## Selected excerpt:

-=-=-

Publié le 08 janvier 2025

Uniquement disponible en anglais.

Publication de l’article Who carries the burden of climate change? Heterogeneous impact of droughts in sub-Saharan Africa par Edouard Pignède dans la revue American Journal of Agricultural Economics.

https://doi.org/10.1111/ajae.12507

Droughts can dramatically affect economic activities, especially in developing countries where more than half the labor force is in the agricultural sector. This paper highlights the causal impact of drought on income inequality using a new methodology known as the quantile treatment effect on the treated under the copula stability assumption. This method generalizes the difference-in-differences framework to the entire distribution. The methodology is applied to a geo-referenced and nationally representative household survey of two sub-Saharan African countries: Ethiopia and Malawi. The results show that droughts worsen income inequality in both countries. Lower income quantiles are subject to a higher decrease in per capita income, up to 40% for the lowest income quantile. In contrast, higher income quantiles are largely unaffected or appear to benefit from the drought. These results are robust to several specifications and offer quantitative insights into how extreme weather conditions affect inequality dynamics in developing countries. Inequality formation is driven by differences in the ability to cope with droughts. The results show that wealthier households have a higher capacity to find alternative sources of income to prevent a welfare drop. In contrast, the most vulnerable households, particularly those that are low in assets, remote, or headed by women or older individuals, are most seriously harmed. Finally, consumption-smoothing behaviors and asset depletion strategies in middle income households are also observed.

-=-=-

## Data segment:
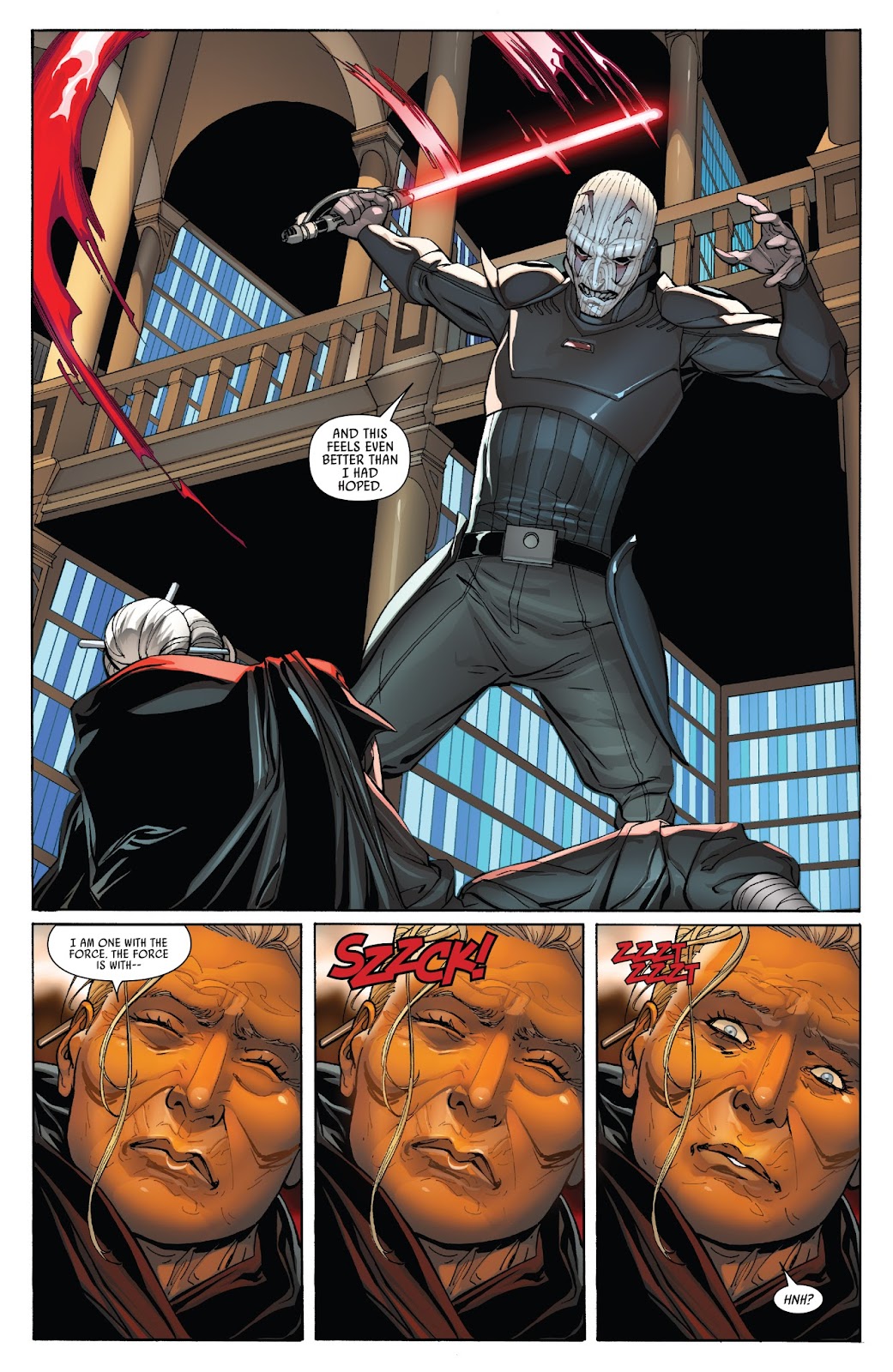 Darth Vader (2017) issue 9 - Page 10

-=-=-

## Task:
Using the excerpt on droughts in sub-Saharan Africa, explain in one to three sentences why droughts worsen income inequality.

## Exercise solution:
Inequality arises from differences in households' ability to cope with droughts. Wealthier households are better able to find alternative sources of income that prevent a drop in welfare. The most vulnerable households suffer the most serious harm, particularly those that are low in assets, remote, or headed by women or older individuals.